Muhammad Abdullah Azzam
09 Februari 2018•Update: 09 Februari 2018
Narges Rezai, Ahmet Dursun
ISTANBUL
Kepala Pusat Penelitian Strategis Kepresidenan Iran, Hesameddin Ashna mengatakan pada Kamis, 31 persen rakyat Iran tak percaya bahwa kondisi negara akan membaik.
Menurut Kantor Berita Mahasiswa Iran ISNA, Ashna membagikan secara terbuka hasil angket terkait aksi demonstrasi yang mengguncang negaranya pada bulan lalu.
"[Hasilnya] 31 persen warga Iran telah kehilangan kepercayaan mereka bahwa kondisi negara akan membaik," ungkap Ashna.

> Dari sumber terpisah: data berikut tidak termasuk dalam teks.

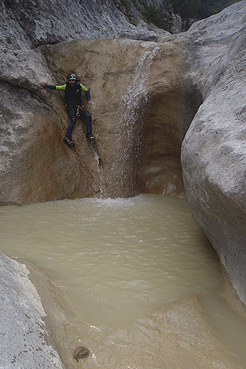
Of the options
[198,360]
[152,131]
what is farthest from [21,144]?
[198,360]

Hasil survei juga menunjukkan aksi demonstrasi itu terkait dengan masalah ekonomi dan intinya adalah permasalahan politik dan sosial. Hal ini terlihat dari analisa slogan-slogan yang dilontarkan selama demonstrasi tersebut.

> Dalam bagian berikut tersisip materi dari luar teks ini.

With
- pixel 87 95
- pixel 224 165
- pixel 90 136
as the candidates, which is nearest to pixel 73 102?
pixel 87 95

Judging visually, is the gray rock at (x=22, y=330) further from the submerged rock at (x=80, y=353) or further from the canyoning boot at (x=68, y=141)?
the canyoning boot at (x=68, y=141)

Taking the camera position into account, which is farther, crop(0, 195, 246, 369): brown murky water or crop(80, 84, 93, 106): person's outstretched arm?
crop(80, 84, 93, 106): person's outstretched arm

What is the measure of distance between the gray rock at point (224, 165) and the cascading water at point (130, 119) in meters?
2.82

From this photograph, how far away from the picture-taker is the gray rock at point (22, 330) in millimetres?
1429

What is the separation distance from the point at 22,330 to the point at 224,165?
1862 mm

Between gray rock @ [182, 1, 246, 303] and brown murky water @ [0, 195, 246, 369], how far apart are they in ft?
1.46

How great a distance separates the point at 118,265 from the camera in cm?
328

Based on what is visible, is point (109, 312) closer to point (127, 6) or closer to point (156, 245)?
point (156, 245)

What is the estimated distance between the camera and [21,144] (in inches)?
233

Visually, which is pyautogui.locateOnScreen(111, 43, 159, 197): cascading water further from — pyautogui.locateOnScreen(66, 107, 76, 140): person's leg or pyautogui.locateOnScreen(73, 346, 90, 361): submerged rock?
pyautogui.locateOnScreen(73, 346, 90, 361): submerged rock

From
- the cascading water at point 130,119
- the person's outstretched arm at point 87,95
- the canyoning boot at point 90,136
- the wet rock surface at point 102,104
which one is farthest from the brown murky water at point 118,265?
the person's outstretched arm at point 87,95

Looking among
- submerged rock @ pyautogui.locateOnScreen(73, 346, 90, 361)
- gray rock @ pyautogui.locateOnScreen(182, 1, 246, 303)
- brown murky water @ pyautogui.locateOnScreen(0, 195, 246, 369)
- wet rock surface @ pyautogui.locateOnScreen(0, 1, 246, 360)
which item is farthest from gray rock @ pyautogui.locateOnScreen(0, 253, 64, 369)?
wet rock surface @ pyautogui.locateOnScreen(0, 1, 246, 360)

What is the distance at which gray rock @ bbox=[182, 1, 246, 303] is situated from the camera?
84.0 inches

Dia menambahkan sekitar 80 persen dari tuntutan rakyat Iran berkaitan dengan masalah ekonomi.
"Jika rakyat berpikir bahwa krisis ekonomi itu tak terselesaikan, maka dampak masalah tersebut akan segera berubah menjadi ancaman terhadap keberlangsungan negara," tambah Ashna.